Inside the Toys “R” Us, the shelves near the store’s front were brimming with toys with a high-tech twist. Among them were numerous starter laptops that play educational games (and in the shape, for instance, of Barbie’s purse and Darth Vader’s helmet) and traditional board games with DVD extras. Perched prominently on one shelf was one of the country’s hottest-selling toys, the EyeClops Bionic Eye, an electronic camera for children ages 6 and up.

Standing near the front of the store, a 6-year-old named Sabrina, with a gap-tooth smile, explained that her No. 1 choice for a Christmas gift is an adult laptop.

“ ’Cause it’s cool,” she explained.

“Maybe when she’s 8,” said her mother, Amina, who declined to give her last name. She might, she said, have to yield when her daughter turns 7.

“These kids are different from the way we were,” she added.

Toy companies are eager to meet demand with products like the LeapFrog ClickStart My First Computer, which gives children ages 3 and up a keyboard to help them learn computer basics, using a TV screen as a monitor.

“Children want to emulate their parents, whether they are on the phone, using a digital camera or on their computers and online,” said Mark Randall, vice president of the toy and baby store at Amazon.com. “The toy industry now has pretty much got a product for every one of those behaviors.”

Even toys with no typical connection to technology are newly wired. A new generation of popular stuffed animals and dolls, like Webkinz, are now tied to Internet sites so that toddlers can cuddle and dress them one minute and go online to social-network the next. Among the hottest toys listed in the holiday issue of Toy Wishes magazine are Barbie Girls MP3 players and the Rubik’s Revolution, a blinking, beeping update of the Rubik’s Cube that includes six electronic games.

Wiring toys for a young audience is worrying some children’s advocates and pediatricians. The American Academy of Pediatrics advises against screen time for children ages 2 and younger, and it recommends no more than one to two hours a day of quality programming on televisions or computers for older children.

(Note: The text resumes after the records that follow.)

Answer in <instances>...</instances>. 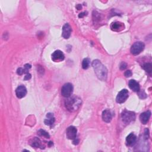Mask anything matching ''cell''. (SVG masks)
<instances>
[{
    "label": "cell",
    "mask_w": 152,
    "mask_h": 152,
    "mask_svg": "<svg viewBox=\"0 0 152 152\" xmlns=\"http://www.w3.org/2000/svg\"><path fill=\"white\" fill-rule=\"evenodd\" d=\"M17 73L19 75H22L23 74L25 73V70H24V68H19L17 70Z\"/></svg>",
    "instance_id": "cell-21"
},
{
    "label": "cell",
    "mask_w": 152,
    "mask_h": 152,
    "mask_svg": "<svg viewBox=\"0 0 152 152\" xmlns=\"http://www.w3.org/2000/svg\"><path fill=\"white\" fill-rule=\"evenodd\" d=\"M85 15H86V12L81 13L80 14H79V15H78V17H79V18H83V17L85 16Z\"/></svg>",
    "instance_id": "cell-26"
},
{
    "label": "cell",
    "mask_w": 152,
    "mask_h": 152,
    "mask_svg": "<svg viewBox=\"0 0 152 152\" xmlns=\"http://www.w3.org/2000/svg\"><path fill=\"white\" fill-rule=\"evenodd\" d=\"M71 31L72 29L69 24L66 23L62 27V37L66 39H68L70 37Z\"/></svg>",
    "instance_id": "cell-10"
},
{
    "label": "cell",
    "mask_w": 152,
    "mask_h": 152,
    "mask_svg": "<svg viewBox=\"0 0 152 152\" xmlns=\"http://www.w3.org/2000/svg\"><path fill=\"white\" fill-rule=\"evenodd\" d=\"M55 122V117L52 113H48L46 115V118L45 119V124L46 125L51 126Z\"/></svg>",
    "instance_id": "cell-15"
},
{
    "label": "cell",
    "mask_w": 152,
    "mask_h": 152,
    "mask_svg": "<svg viewBox=\"0 0 152 152\" xmlns=\"http://www.w3.org/2000/svg\"><path fill=\"white\" fill-rule=\"evenodd\" d=\"M129 86L130 89L135 92H139L140 91L139 84L135 80H131L129 82Z\"/></svg>",
    "instance_id": "cell-14"
},
{
    "label": "cell",
    "mask_w": 152,
    "mask_h": 152,
    "mask_svg": "<svg viewBox=\"0 0 152 152\" xmlns=\"http://www.w3.org/2000/svg\"><path fill=\"white\" fill-rule=\"evenodd\" d=\"M145 48V44L141 42L134 43L131 48V52L133 55H137L140 54Z\"/></svg>",
    "instance_id": "cell-4"
},
{
    "label": "cell",
    "mask_w": 152,
    "mask_h": 152,
    "mask_svg": "<svg viewBox=\"0 0 152 152\" xmlns=\"http://www.w3.org/2000/svg\"><path fill=\"white\" fill-rule=\"evenodd\" d=\"M132 76V73L130 70H127L125 73V76L126 77H130Z\"/></svg>",
    "instance_id": "cell-23"
},
{
    "label": "cell",
    "mask_w": 152,
    "mask_h": 152,
    "mask_svg": "<svg viewBox=\"0 0 152 152\" xmlns=\"http://www.w3.org/2000/svg\"><path fill=\"white\" fill-rule=\"evenodd\" d=\"M151 117V112L150 110H147L145 112L142 113L140 116V121L143 124H146Z\"/></svg>",
    "instance_id": "cell-12"
},
{
    "label": "cell",
    "mask_w": 152,
    "mask_h": 152,
    "mask_svg": "<svg viewBox=\"0 0 152 152\" xmlns=\"http://www.w3.org/2000/svg\"><path fill=\"white\" fill-rule=\"evenodd\" d=\"M92 66L98 78L102 81H106L108 76V70L102 62L98 60H94L92 62Z\"/></svg>",
    "instance_id": "cell-1"
},
{
    "label": "cell",
    "mask_w": 152,
    "mask_h": 152,
    "mask_svg": "<svg viewBox=\"0 0 152 152\" xmlns=\"http://www.w3.org/2000/svg\"><path fill=\"white\" fill-rule=\"evenodd\" d=\"M110 27L112 30L119 31L120 30H122L124 28V25H123V23L119 22H115L112 24Z\"/></svg>",
    "instance_id": "cell-17"
},
{
    "label": "cell",
    "mask_w": 152,
    "mask_h": 152,
    "mask_svg": "<svg viewBox=\"0 0 152 152\" xmlns=\"http://www.w3.org/2000/svg\"><path fill=\"white\" fill-rule=\"evenodd\" d=\"M77 129L74 126H70L67 129L66 135L67 137L70 140H74L77 137Z\"/></svg>",
    "instance_id": "cell-7"
},
{
    "label": "cell",
    "mask_w": 152,
    "mask_h": 152,
    "mask_svg": "<svg viewBox=\"0 0 152 152\" xmlns=\"http://www.w3.org/2000/svg\"><path fill=\"white\" fill-rule=\"evenodd\" d=\"M73 86L71 83H66L64 84L61 89V94L64 97L69 98L73 93Z\"/></svg>",
    "instance_id": "cell-5"
},
{
    "label": "cell",
    "mask_w": 152,
    "mask_h": 152,
    "mask_svg": "<svg viewBox=\"0 0 152 152\" xmlns=\"http://www.w3.org/2000/svg\"><path fill=\"white\" fill-rule=\"evenodd\" d=\"M90 59L89 58H85L83 60V62H82V67L83 69L86 70L89 67L90 65Z\"/></svg>",
    "instance_id": "cell-19"
},
{
    "label": "cell",
    "mask_w": 152,
    "mask_h": 152,
    "mask_svg": "<svg viewBox=\"0 0 152 152\" xmlns=\"http://www.w3.org/2000/svg\"><path fill=\"white\" fill-rule=\"evenodd\" d=\"M143 69L145 70L148 73L151 74L152 71V66L151 63H146L143 66Z\"/></svg>",
    "instance_id": "cell-18"
},
{
    "label": "cell",
    "mask_w": 152,
    "mask_h": 152,
    "mask_svg": "<svg viewBox=\"0 0 152 152\" xmlns=\"http://www.w3.org/2000/svg\"><path fill=\"white\" fill-rule=\"evenodd\" d=\"M112 118V115L111 112L108 110L106 109L103 111L102 113V119L104 122L105 123H110Z\"/></svg>",
    "instance_id": "cell-11"
},
{
    "label": "cell",
    "mask_w": 152,
    "mask_h": 152,
    "mask_svg": "<svg viewBox=\"0 0 152 152\" xmlns=\"http://www.w3.org/2000/svg\"><path fill=\"white\" fill-rule=\"evenodd\" d=\"M76 8H77V9L78 10H81L82 9V5L80 4H78L77 6H76Z\"/></svg>",
    "instance_id": "cell-28"
},
{
    "label": "cell",
    "mask_w": 152,
    "mask_h": 152,
    "mask_svg": "<svg viewBox=\"0 0 152 152\" xmlns=\"http://www.w3.org/2000/svg\"><path fill=\"white\" fill-rule=\"evenodd\" d=\"M121 118L125 124H129L135 119V114L133 112L124 110L122 113Z\"/></svg>",
    "instance_id": "cell-3"
},
{
    "label": "cell",
    "mask_w": 152,
    "mask_h": 152,
    "mask_svg": "<svg viewBox=\"0 0 152 152\" xmlns=\"http://www.w3.org/2000/svg\"><path fill=\"white\" fill-rule=\"evenodd\" d=\"M38 134L41 136H43V137H45L46 139H49L50 137L49 134L47 132H46L45 130H40L38 131Z\"/></svg>",
    "instance_id": "cell-20"
},
{
    "label": "cell",
    "mask_w": 152,
    "mask_h": 152,
    "mask_svg": "<svg viewBox=\"0 0 152 152\" xmlns=\"http://www.w3.org/2000/svg\"><path fill=\"white\" fill-rule=\"evenodd\" d=\"M65 56L60 50L55 51L52 55V59L55 62H60L64 60Z\"/></svg>",
    "instance_id": "cell-8"
},
{
    "label": "cell",
    "mask_w": 152,
    "mask_h": 152,
    "mask_svg": "<svg viewBox=\"0 0 152 152\" xmlns=\"http://www.w3.org/2000/svg\"><path fill=\"white\" fill-rule=\"evenodd\" d=\"M127 64L125 62H123L121 64V65H120V69H121V70H124L127 68Z\"/></svg>",
    "instance_id": "cell-22"
},
{
    "label": "cell",
    "mask_w": 152,
    "mask_h": 152,
    "mask_svg": "<svg viewBox=\"0 0 152 152\" xmlns=\"http://www.w3.org/2000/svg\"><path fill=\"white\" fill-rule=\"evenodd\" d=\"M65 102V106L70 112H75L82 105V99L78 96H70L67 98Z\"/></svg>",
    "instance_id": "cell-2"
},
{
    "label": "cell",
    "mask_w": 152,
    "mask_h": 152,
    "mask_svg": "<svg viewBox=\"0 0 152 152\" xmlns=\"http://www.w3.org/2000/svg\"><path fill=\"white\" fill-rule=\"evenodd\" d=\"M30 144L31 146L35 148H38V147H42V142L41 140L37 137H34L33 139H31Z\"/></svg>",
    "instance_id": "cell-16"
},
{
    "label": "cell",
    "mask_w": 152,
    "mask_h": 152,
    "mask_svg": "<svg viewBox=\"0 0 152 152\" xmlns=\"http://www.w3.org/2000/svg\"><path fill=\"white\" fill-rule=\"evenodd\" d=\"M15 94H16L17 97L19 99L25 97L27 94V89L26 87L23 85L19 86L15 90Z\"/></svg>",
    "instance_id": "cell-9"
},
{
    "label": "cell",
    "mask_w": 152,
    "mask_h": 152,
    "mask_svg": "<svg viewBox=\"0 0 152 152\" xmlns=\"http://www.w3.org/2000/svg\"><path fill=\"white\" fill-rule=\"evenodd\" d=\"M78 143H79V140L78 139H77L76 138L75 139H74V141H73V144H74V145H78Z\"/></svg>",
    "instance_id": "cell-27"
},
{
    "label": "cell",
    "mask_w": 152,
    "mask_h": 152,
    "mask_svg": "<svg viewBox=\"0 0 152 152\" xmlns=\"http://www.w3.org/2000/svg\"><path fill=\"white\" fill-rule=\"evenodd\" d=\"M149 130L147 129H146L145 130V137L146 139H148L149 138Z\"/></svg>",
    "instance_id": "cell-24"
},
{
    "label": "cell",
    "mask_w": 152,
    "mask_h": 152,
    "mask_svg": "<svg viewBox=\"0 0 152 152\" xmlns=\"http://www.w3.org/2000/svg\"><path fill=\"white\" fill-rule=\"evenodd\" d=\"M136 141H137V137H136L133 133H131L130 134H129L127 136L126 139L127 145L129 146H134Z\"/></svg>",
    "instance_id": "cell-13"
},
{
    "label": "cell",
    "mask_w": 152,
    "mask_h": 152,
    "mask_svg": "<svg viewBox=\"0 0 152 152\" xmlns=\"http://www.w3.org/2000/svg\"><path fill=\"white\" fill-rule=\"evenodd\" d=\"M30 78H31V74H29V73H27L26 76L25 77V78H24V79H25V80H29L30 79Z\"/></svg>",
    "instance_id": "cell-25"
},
{
    "label": "cell",
    "mask_w": 152,
    "mask_h": 152,
    "mask_svg": "<svg viewBox=\"0 0 152 152\" xmlns=\"http://www.w3.org/2000/svg\"><path fill=\"white\" fill-rule=\"evenodd\" d=\"M129 96V91L127 89H123L121 92H119L116 98V101L118 103H123L126 101Z\"/></svg>",
    "instance_id": "cell-6"
}]
</instances>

Donald L. Shifrin, a pediatrician based in Seattle and the spokesman for the academy, said tech toys cannot replace imaginative play, where children create rich narratives and interact with peers or parents.

“Are we creating media use as a default for play?” Dr. Shifrin asked. “When kids want to play, will they ask, ‘Where’s the screen?’ ”

Correction: November 30, 2007

A picture caption with an article yesterday about high-technology toys misidentified one item shown. It was the ClickStart, My First Computer, by LeapFrog, not the Easy Link Internet Launch Pad by Fisher-Price.